Bleeding risk in patients with esophageal varices undergoing transesophageal echocardiography.

BACKGROUND: Bleeding from esophageal varices is a major potential concern during transesophageal echocardiography (TEE) in patients with cirrhosis of the liver. As there are limited data on its risk in these patients, this was retrospectively assessed at our institution. METHODS: The hospital electronic medical record database at our university affiliated teaching hospital was searched for all patients with esophageal varices undergoing TEE from 2000 to 2012 and patient charts were reviewed for procedure-related bleeding complications.

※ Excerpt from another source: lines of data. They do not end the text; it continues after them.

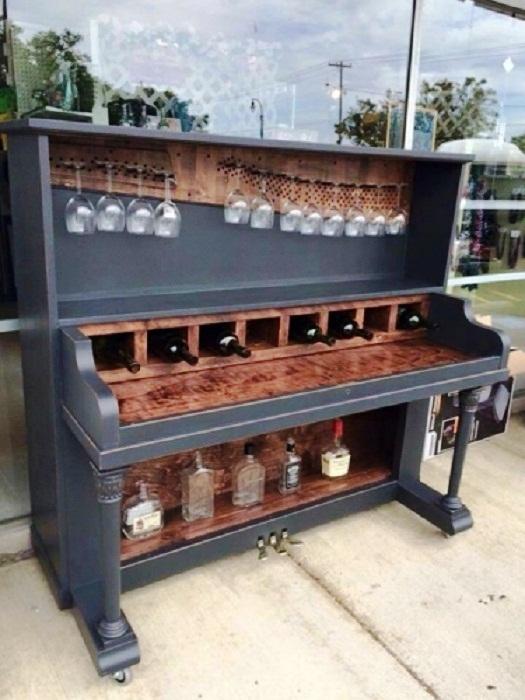 Из старого пианино можно сделать мини-бар. | Фото: hochu.ua.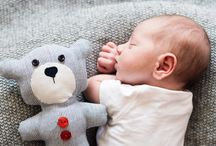 Baby Einschlaftipps und Rituale / Tipps und Ratschläge zum Einschlafen (Fingerspiele, Babymassage, Musik,...)! Damit eine ruhige Nacht sowie Durchschlafen zur Selbstverständlichkeit wird - für Babys, Kinder und Eltern!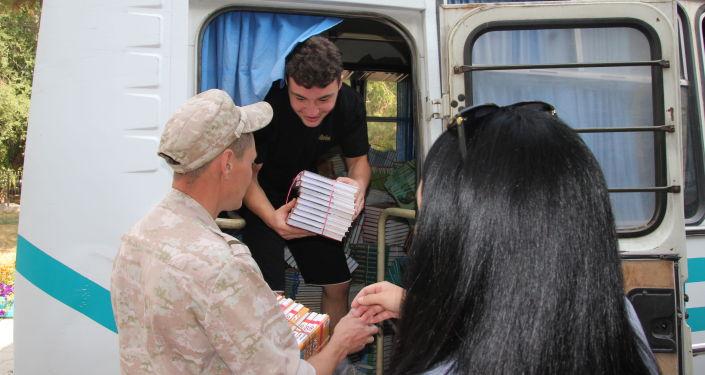 Военнослужащие российской военной базы Кант в преддверии начала учебного года передали 4 500 учебников по гуманитарным, естественным и точным дисциплинам школе-гимназии № 1 имени Д. П. Зубкова в Канте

RESULTS: Twenty-four patients with esophageal varices were found (18 men, 57 ± 14 years). Nine patients had grade 2 esophageal varices, 15 patients had grade 1 varices, and 12 patients had portal hypertensive gastropathy. Alcoholic liver disease (9) and hepatitis C (8) were the most common etiologies of the cirrhosis with an average MELD score of 15. The most common indication for TEE was for possible endocarditis (15). Medications potentially increasing bleeding risk included warfarin in 2 and aspirin in 7 patients. Twelve patients were taking ß-blockers for portal hypertension. There were no immediate bleeding complications and none of these patients were readmitted with bleeding. CONCLUSIONS: TEE can be performed without serious bleeding risk in patients with grade 1 or 2 esophageal varices.